A prisão preventiva é uma medida cautelar autorizada pelo juiz, com base no Artigo 319 do Código Penal, quando há provas do fato criminoso e indícios suficientes de autoria, e se justifica para garantir a ordem pública, a instrução criminal ou a aplicação da lei penal.
2. Quais são as principais hipóteses de decretação da prisão preventiva?
As principais hipóteses são: garantir a ordem pública, assegurar a instrução criminal e garantir a aplicação da lei penal.
3. A prisão preventiva pode ser decretada sem provas ou indícios?
Não. É necessário que existam provas ou indícios de autoria e do fato criminoso para justificar a decretação da prisão preventiva.
4. Quanto tempo dura uma prisão preventiva?
Não há um limite de tempo fixado em lei; ela deve ser revista periodicamente e aplicada somente enquanto os seus objetivos justificarem sua manutenção.
5. Quais direitos o réu tem durante a prisão preventiva?
O réu tem direito a ser informado do motivo da prisão, a defesa por advogado, a visitas judiciais e a pedidos de revogação ou revisão da prisão.
Conclusão
O Artigo 319 do Código Penal desempenha papel fundamental no sistema de garantia da ordem pública e na eficiência do processo penal brasileiro. Sua aplicação, porém, deve ser sempre pautada pelos princípios constitucionais do contraditório, ampla defesa, proporcionalidade e devido processo legal. A compreensão clara dessa normativa é essencial para evitar abusos e assegurar que a prisão preventiva seja uma medida excepcional, necessária e fundamentada.

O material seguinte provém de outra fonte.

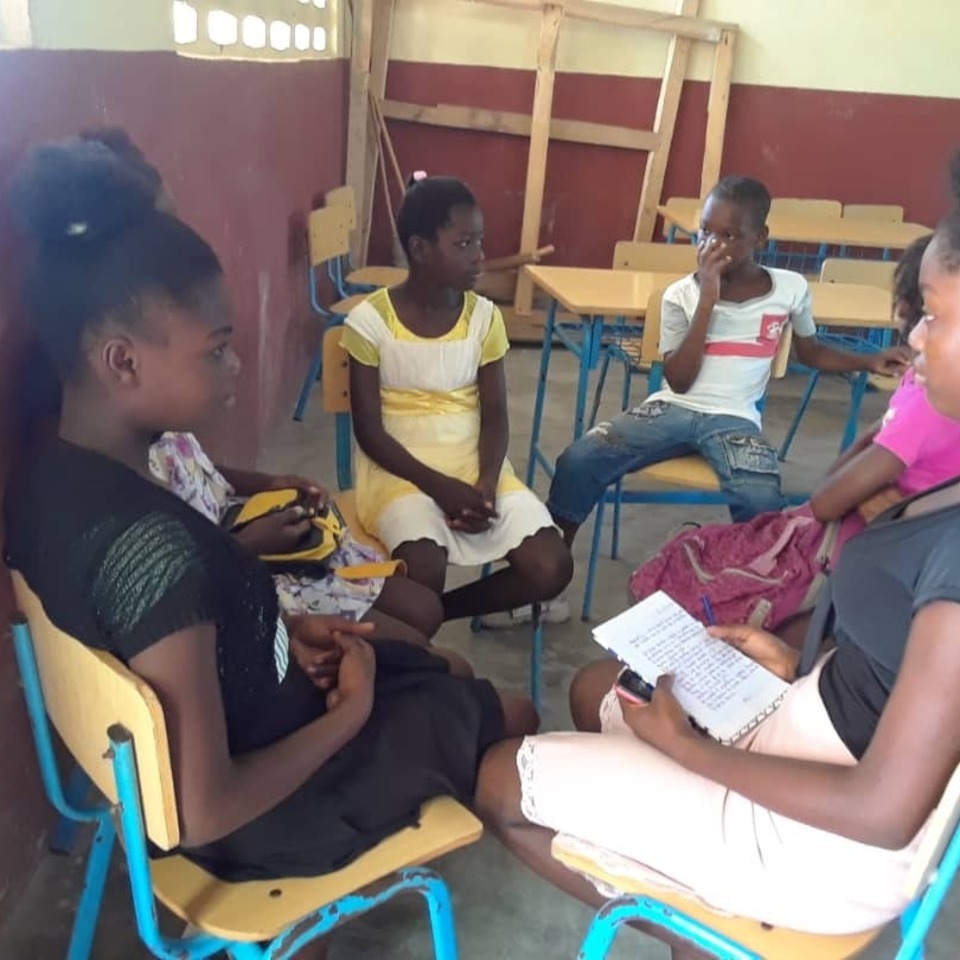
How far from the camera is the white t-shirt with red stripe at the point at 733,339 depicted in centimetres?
251

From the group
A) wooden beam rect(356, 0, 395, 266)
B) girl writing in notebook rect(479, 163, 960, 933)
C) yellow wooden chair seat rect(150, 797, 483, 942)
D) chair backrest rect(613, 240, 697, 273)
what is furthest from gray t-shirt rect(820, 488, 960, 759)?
wooden beam rect(356, 0, 395, 266)

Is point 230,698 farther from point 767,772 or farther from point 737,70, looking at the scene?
point 737,70

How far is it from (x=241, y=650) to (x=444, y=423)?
1.18 m

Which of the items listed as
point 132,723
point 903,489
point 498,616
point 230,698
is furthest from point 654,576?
point 132,723

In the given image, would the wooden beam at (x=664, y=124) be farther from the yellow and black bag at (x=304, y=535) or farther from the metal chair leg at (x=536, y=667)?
the yellow and black bag at (x=304, y=535)

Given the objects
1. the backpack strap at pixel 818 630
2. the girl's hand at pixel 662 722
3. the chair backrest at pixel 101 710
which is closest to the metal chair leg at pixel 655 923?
the girl's hand at pixel 662 722

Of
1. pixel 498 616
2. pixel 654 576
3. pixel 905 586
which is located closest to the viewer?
pixel 905 586

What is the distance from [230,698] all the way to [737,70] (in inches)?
198

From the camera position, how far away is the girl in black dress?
0.96m

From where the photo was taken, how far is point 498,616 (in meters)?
2.54

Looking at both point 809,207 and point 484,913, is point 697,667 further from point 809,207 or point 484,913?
point 809,207

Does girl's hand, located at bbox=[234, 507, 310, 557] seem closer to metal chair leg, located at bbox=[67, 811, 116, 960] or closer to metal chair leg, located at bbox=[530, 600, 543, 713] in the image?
metal chair leg, located at bbox=[67, 811, 116, 960]

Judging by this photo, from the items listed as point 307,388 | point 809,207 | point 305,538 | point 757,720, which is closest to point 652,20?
point 809,207

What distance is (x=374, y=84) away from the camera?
4.99 meters
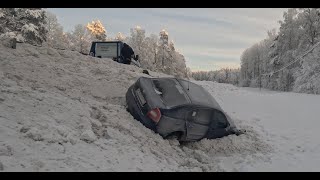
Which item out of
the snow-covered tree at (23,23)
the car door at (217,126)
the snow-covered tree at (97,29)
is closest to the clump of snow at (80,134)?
the car door at (217,126)

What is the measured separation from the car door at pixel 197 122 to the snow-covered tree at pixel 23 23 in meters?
23.3

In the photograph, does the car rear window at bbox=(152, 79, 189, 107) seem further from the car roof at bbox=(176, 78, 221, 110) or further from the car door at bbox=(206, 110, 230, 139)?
the car door at bbox=(206, 110, 230, 139)

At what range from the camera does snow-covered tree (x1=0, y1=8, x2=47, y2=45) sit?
100 feet

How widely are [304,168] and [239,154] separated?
62.6 inches

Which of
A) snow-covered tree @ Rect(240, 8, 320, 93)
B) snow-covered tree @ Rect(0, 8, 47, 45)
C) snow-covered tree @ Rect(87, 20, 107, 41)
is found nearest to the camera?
snow-covered tree @ Rect(0, 8, 47, 45)

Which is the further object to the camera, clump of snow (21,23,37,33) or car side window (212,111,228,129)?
clump of snow (21,23,37,33)

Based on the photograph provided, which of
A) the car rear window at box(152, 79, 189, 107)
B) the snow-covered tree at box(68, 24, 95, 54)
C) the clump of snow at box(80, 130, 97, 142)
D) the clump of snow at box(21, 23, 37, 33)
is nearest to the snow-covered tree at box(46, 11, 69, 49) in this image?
the snow-covered tree at box(68, 24, 95, 54)

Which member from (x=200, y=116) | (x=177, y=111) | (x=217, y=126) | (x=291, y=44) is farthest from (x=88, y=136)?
(x=291, y=44)

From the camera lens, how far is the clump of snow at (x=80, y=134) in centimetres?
725

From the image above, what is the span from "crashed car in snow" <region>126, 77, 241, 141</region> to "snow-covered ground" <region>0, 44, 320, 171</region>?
231 mm

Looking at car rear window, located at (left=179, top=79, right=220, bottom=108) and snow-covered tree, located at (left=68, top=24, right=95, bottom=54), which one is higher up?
snow-covered tree, located at (left=68, top=24, right=95, bottom=54)

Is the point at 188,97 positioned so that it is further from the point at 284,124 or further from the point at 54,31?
the point at 54,31

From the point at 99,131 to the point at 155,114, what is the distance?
4.89 feet

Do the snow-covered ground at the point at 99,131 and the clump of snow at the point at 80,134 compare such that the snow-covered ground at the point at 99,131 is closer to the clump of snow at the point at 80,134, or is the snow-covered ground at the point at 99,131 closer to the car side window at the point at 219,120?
the clump of snow at the point at 80,134
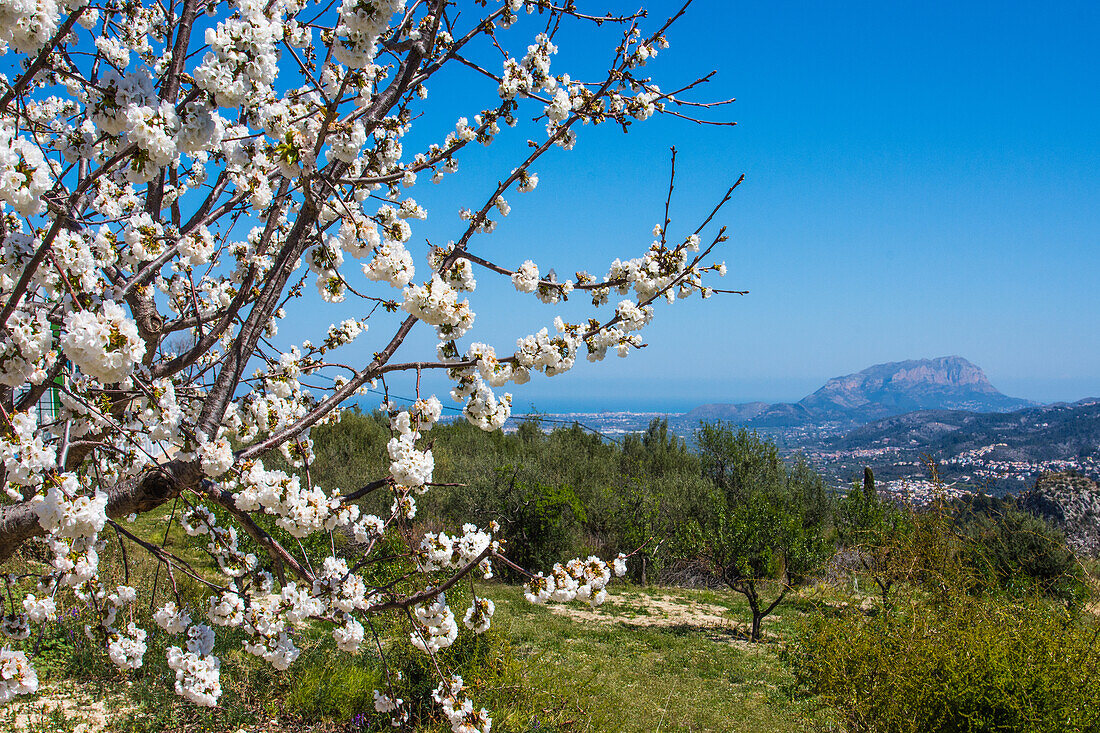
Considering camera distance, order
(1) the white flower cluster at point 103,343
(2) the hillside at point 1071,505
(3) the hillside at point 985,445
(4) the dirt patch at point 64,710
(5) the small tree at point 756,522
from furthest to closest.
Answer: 1. (3) the hillside at point 985,445
2. (2) the hillside at point 1071,505
3. (5) the small tree at point 756,522
4. (4) the dirt patch at point 64,710
5. (1) the white flower cluster at point 103,343

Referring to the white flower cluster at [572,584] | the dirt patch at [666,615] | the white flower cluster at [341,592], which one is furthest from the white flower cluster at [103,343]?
the dirt patch at [666,615]

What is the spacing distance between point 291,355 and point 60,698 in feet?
11.1

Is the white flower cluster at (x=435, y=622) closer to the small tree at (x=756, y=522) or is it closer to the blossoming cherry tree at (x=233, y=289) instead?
the blossoming cherry tree at (x=233, y=289)

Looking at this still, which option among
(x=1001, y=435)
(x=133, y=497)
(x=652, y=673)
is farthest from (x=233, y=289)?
(x=1001, y=435)

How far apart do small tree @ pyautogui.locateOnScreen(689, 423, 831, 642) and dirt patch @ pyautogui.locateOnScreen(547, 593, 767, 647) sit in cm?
48

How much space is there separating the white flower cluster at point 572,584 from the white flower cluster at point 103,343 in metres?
1.49

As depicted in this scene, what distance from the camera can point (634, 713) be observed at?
5.56 meters

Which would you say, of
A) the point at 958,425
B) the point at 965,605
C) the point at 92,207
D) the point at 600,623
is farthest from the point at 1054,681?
the point at 958,425

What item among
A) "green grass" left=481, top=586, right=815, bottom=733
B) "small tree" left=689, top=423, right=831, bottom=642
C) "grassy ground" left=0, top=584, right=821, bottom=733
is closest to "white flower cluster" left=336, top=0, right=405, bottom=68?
"grassy ground" left=0, top=584, right=821, bottom=733

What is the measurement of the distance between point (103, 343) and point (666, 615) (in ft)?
35.6

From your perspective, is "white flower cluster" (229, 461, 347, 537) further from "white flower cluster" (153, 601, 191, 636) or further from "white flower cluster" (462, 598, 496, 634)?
"white flower cluster" (153, 601, 191, 636)

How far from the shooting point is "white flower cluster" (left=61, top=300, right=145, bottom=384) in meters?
1.34

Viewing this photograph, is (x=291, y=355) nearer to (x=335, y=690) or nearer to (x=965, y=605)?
(x=335, y=690)

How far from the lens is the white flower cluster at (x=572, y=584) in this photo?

A sociedade e os operadores do Direito precisam estar atentos para que os direitos fundamentais do acusado sejam preservados, enquanto se garante a ordem social e o andamento justo do processo penal.
Referências
- BRASIL. Código Penal (Decreto-Lei nº 2.848, de 7 de dezembro de 1940).
- Constituição Federal de 1988.
- STF - Supremo Tribunal Federal. Medida de análise sobre prisão preventiva.
- Guia jurídico sobre medidas cautelares penais. Disponível em Direito Brasil.
- Jurisprudência do Superior Tribunal de Justiça (STJ) sobre prisão preventiva. Disponível em STJ.gov.br.